§ **Reading text**
·····
Chlamydia psittaci is the pathogen of
psittacosis, and it has emerged as a significant public health threat. Because most
infections are easily overlooked, a
vaccine is recognized as the best
solution to control the spread of C. psittaci. Our previous study showed that Pgp3
protein is efficacious as a
subunit vaccine while not the best candidate due to the negative effects. Thus, in this study, we tested the ability of a tandem
epitope vaccine candidate designated SP based on Pgp3-dominant
epitopes to induce protective immunity against pulmonary chlamydial
infection. BALB/c mice were intraperitoneally inoculated with multiepitope
peptide antigens followed by intranasal
infection with C. psittaci. We found that the multiepitope
peptide antigens induced strong humoral and cellular immune responses with high Th1-related (IFN-γ and IL-2) and proinflammatory (IL-6)
cytokine levels. Meanwhile, the pathogen burden and inflammatory infiltration were significantly reduced in lungs of SP-immunized mice after chlamydial challenge. In addition, the IFN-γ and
IL-6 secretion levels in the infected lungs were substantially reduced. Overall, our findings demonstrate that the
peptide vaccine SP plays a significant role with good immunogenicity and protective efficacy against C. psittaci lung
infection in BALB/c mice, providing important insights towards understanding the potential of
peptide vaccines as new
vaccine antigens for inducing protective immunity against chlamydial
infection.
·····
§ **Material shown**

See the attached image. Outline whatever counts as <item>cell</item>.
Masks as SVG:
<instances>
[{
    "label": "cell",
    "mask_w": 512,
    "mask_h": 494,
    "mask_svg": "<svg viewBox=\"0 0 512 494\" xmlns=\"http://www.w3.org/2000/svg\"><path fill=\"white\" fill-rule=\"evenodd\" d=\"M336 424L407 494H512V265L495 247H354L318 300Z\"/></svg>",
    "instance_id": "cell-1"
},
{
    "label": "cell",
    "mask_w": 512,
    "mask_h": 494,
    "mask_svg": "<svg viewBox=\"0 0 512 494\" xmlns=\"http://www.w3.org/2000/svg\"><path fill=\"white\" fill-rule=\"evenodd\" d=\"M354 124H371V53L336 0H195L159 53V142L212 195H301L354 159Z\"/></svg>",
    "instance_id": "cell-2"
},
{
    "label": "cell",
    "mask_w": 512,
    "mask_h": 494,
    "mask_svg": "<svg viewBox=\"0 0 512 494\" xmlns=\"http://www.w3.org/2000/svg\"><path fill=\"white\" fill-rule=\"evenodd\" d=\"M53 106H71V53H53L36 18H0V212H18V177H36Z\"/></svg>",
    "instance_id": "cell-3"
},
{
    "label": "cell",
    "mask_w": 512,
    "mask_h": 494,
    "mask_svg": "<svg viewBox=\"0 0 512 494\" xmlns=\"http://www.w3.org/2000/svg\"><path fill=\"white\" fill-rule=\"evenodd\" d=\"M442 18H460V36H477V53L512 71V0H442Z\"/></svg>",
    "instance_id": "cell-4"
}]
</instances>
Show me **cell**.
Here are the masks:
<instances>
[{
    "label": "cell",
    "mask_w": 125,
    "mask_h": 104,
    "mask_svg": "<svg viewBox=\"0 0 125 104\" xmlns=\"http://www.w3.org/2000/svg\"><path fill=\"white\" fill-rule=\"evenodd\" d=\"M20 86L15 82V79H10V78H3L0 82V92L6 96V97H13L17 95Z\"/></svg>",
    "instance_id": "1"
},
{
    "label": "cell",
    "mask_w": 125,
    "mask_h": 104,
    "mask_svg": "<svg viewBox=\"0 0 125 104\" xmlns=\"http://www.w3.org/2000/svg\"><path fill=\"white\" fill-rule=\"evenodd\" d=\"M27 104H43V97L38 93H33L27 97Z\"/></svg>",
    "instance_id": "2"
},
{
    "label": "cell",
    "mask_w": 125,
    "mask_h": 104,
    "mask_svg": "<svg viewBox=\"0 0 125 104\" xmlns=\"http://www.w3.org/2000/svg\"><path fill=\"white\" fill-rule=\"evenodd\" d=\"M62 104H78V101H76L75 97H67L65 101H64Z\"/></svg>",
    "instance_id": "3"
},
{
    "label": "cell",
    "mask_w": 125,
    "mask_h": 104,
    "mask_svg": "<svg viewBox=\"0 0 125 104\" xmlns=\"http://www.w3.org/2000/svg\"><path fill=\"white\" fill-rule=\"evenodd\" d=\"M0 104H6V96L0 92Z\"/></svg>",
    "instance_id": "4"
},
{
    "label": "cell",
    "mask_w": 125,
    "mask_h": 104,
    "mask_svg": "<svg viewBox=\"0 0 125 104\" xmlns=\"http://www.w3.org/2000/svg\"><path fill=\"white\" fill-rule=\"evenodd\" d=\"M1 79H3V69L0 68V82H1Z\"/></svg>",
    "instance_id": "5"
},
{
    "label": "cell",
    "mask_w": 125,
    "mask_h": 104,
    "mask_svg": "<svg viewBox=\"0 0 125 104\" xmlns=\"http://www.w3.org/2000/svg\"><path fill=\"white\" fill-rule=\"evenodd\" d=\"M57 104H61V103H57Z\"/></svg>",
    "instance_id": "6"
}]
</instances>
·····
§ **Task 1**
In the psittacosis vaccine abstract, by what route were the BALB/c mice infected with C. psittaci?
§ **Task 2**
Summarize the psittacosis vaccine abstract in two sentences.
§ **Task 3**
Return the part of the psittacosis vaccine abstract starting at "Chlamydia psittaci is" and ending at "and proinflammatory (IL-6)".

§ **Response 1**
They were infected intranasally.

§ **Response 2**
The study tested SP, a tandem epitope vaccine candidate built from Pgp3-dominant epitopes, in BALB/c mice that were inoculated intraperitoneally and then infected intranasally with C. psittaci. The vaccine induced strong humoral and cellular immune responses and significantly reduced pathogen burden and inflammatory infiltration in the lungs, showing good immunogenicity and protective efficacy against C. psittaci lung infection.

§ **Response 3**
Chlamydia psittaci is the pathogen of
psittacosis, and it has emerged as a significant public health threat. Because most
infections are easily overlooked, a
vaccine is recognized as the best
solution to control the spread of C. psittaci. Our previous study showed that Pgp3
protein is efficacious as a
subunit vaccine while not the best candidate due to the negative effects. Thus, in this study, we tested the ability of a tandem
epitope vaccine candidate designated SP based on Pgp3-dominant
epitopes to induce protective immunity against pulmonary chlamydial
infection. BALB/c mice were intraperitoneally inoculated with multiepitope
peptide antigens followed by intranasal
infection with C. psittaci. We found that the multiepitope
peptide antigens induced strong humoral and cellular immune responses with high Th1-related (IFN-γ and IL-2) and proinflammatory (IL-6)